The researchers started with a strain called influenza virus A/Indonesia/5/2005, which has infected and killed a number of humans. They first changed three proteins to make it more compatible with mammals' tissues and body temperatures. And then they introduced it into the nose of a ferret.
Ferrets are the best model we have for studying influenza—they are similarly susceptible to it and can spread it by sneezing—and have been used to study the infection since the 1930s. But that does not mean that they are a perfect flu foil for humans. "An H5N1 virus strictly adapted for ferret transmissibility may not be entirely relevant to humans," Fauci and Collins wrote in their essay.
The experimental ferrets Fouchier used did not pass the disease directly to one another, as would occur among humans in a real-world outbreak. Instead, during the first six of the 10 transmissions, researchers dropped the strain into the ferret's nose and then later swabbed the nasal area to collect the virus—with any new mutations—to be given to the next ferret. In the final few transmissions, instead of swabbing the nose, researchers made each animal sneeze, then collected the contents and placed them directly in the nose of the next ferret. Follow-up experiments showed that when an uninfected ferret was placed near one of these infected subjects—sharing air but not able to make physical contact—the uninfected ferret often caught the illness (looking tired and not eating much) but did not die from it.
As Fouchier and his co-authors noted, none of the ferrets that received the newly transmissible virus died from the infection. (And only one in eight of the animals given an earlier form of the virus, via the nose inoculation, died from the illness.) This shift in virulence mirrors the pattern that has often played out in human pandemics: as a virus becomes more easily transmissible, it becomes less deadly. In the experiments, the viruses were also treatable with common antiviral drugs.
What were the mutations that made the virus able to infect other ferrets just by breathing the same air? Four of the five mutations changed the virus's surface protein (hemagglutinin), which plays a role in allowing H5N1 to gain entry into host cells. And the fifth mutation boosted its ability to reproduce its genetic information.
Two of the mutations identified by Fouchier are already quite common in wild strains of H5N1 in birds and occasionally show up in the same strain, according to Smith's study of some 4,000 strains. As Smith and his colleagues pointed out in their paper, that means that some strains might need only three more mutations to become easily contagious among mammals. These three other mutations are rare in H5 strains (although two of them were present in the H2 and H3 pandemics of 1957 and 1968, respectively), so they are likely harmful to the virus while it resides in its bird host. Smith and his team created mathematical models to try to figure out how likely it was that these three mutations could occur in a human host. But without further research, they could only speculate that it was possible, they noted.

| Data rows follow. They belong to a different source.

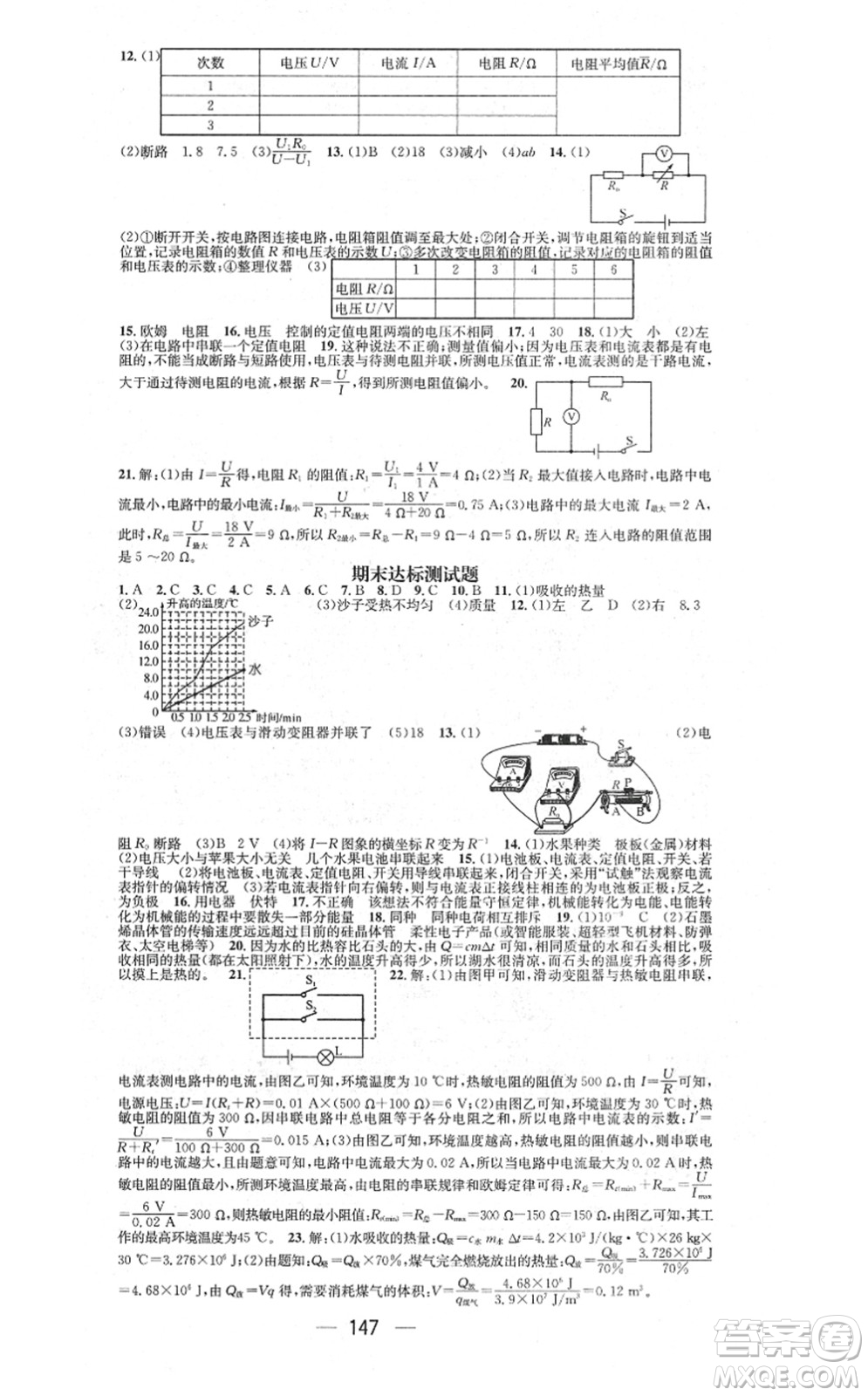 武漢出版社2021名師測控九年級(jí)物理上冊RJ人教版山西專版答案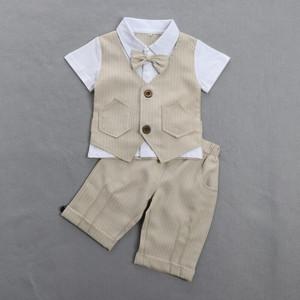 [베이비맥스] 마르티 반팔 남아 정장세트 R1485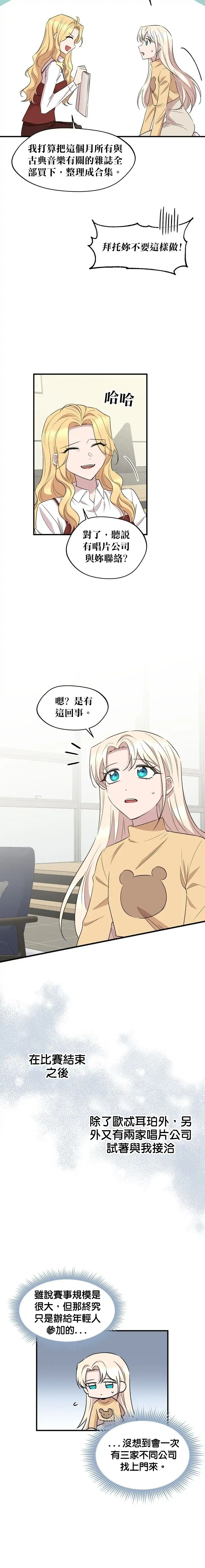 第72话19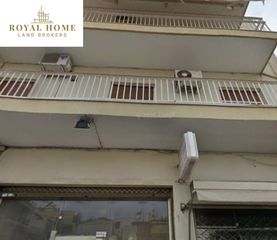 Κτίριο 220 τ.μ. για πώληση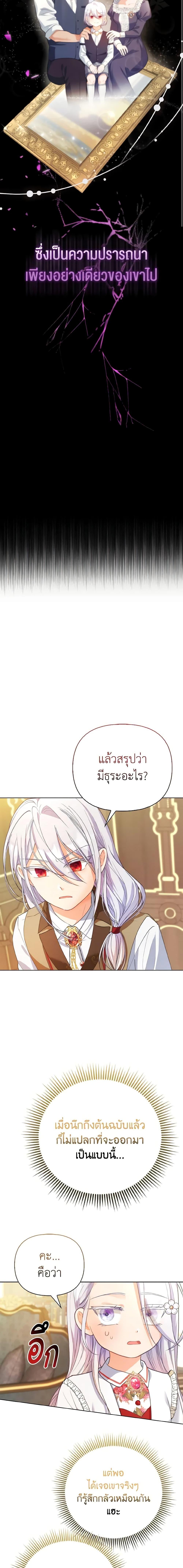 Manga-lc-com อ่านมังงะ อ่านการ์ตูน ออนไลน์ ฟรี The Villainous Duke’s Special Rice Cultivation Method ตอนที่ 1 2 3 4 5 6 7 8 9 10 11 12 13 14 ฟรี ไม่มีโฆษณา Manga-lc - อ่าน มังงะ อ่าน การ์ตูน ออนไลน์ อ่านมังงะ ฟรี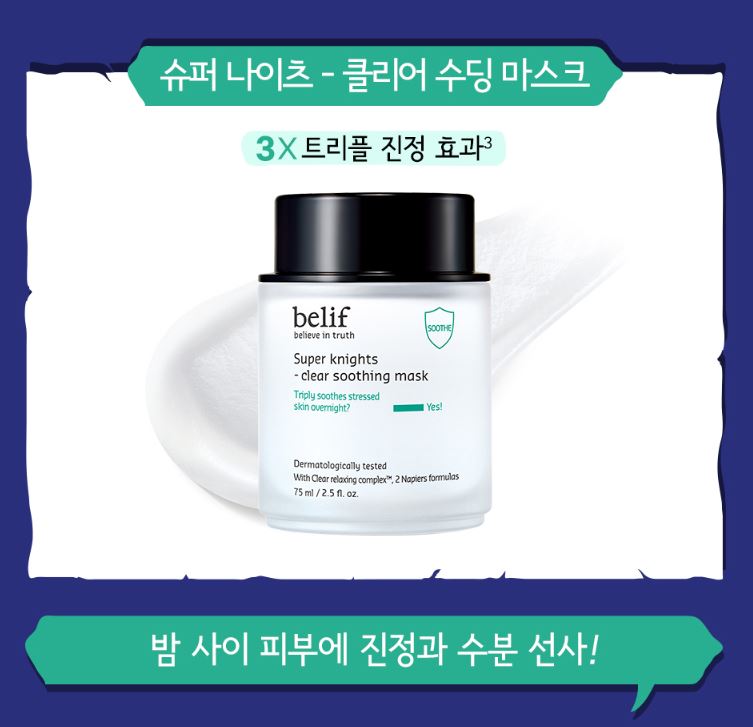 BELIF Super Knights Clear Soothing Mask 75ml.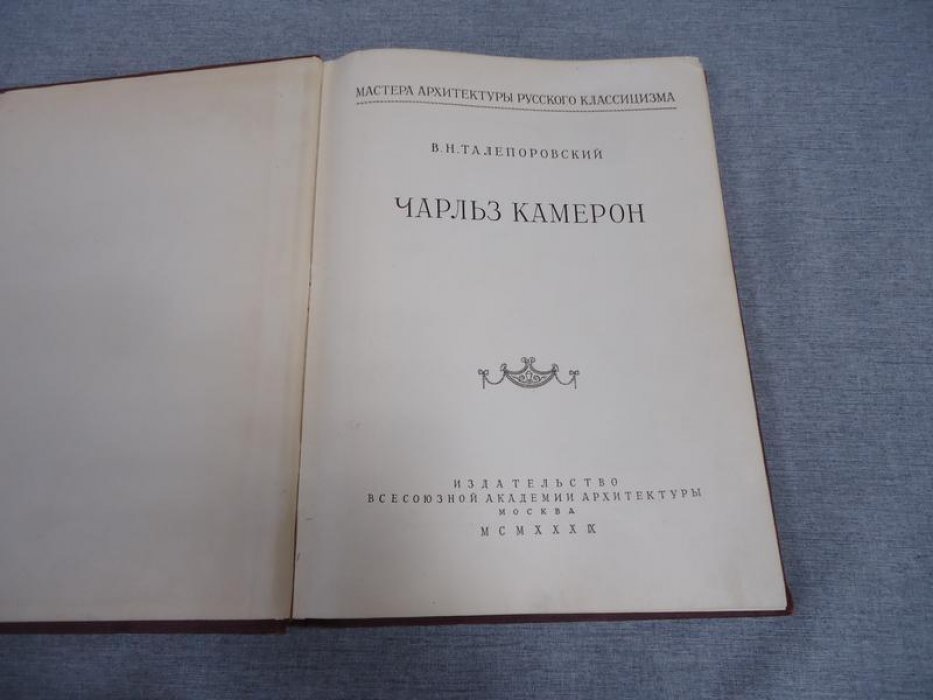 Талепоровский В.Н. Чарльз Камерон.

Trying to assess the likelihood of an outbreak of this virus in humans is about as easy as "predict[ing] an earthquake of tsunami," Smith said at the press briefing. "We now know that we're living on a fault line," thanks to Fouchier's research. "And it's an active fault line."
That prediction problem, however, suggests that much more research needs to be done on just how these viruses mutate within hosts. They also suggest increasing surveillance to do deeper genetic sequencing of circulating strains to look for less common mutations that might increase the odds the virus will jump to a new species host.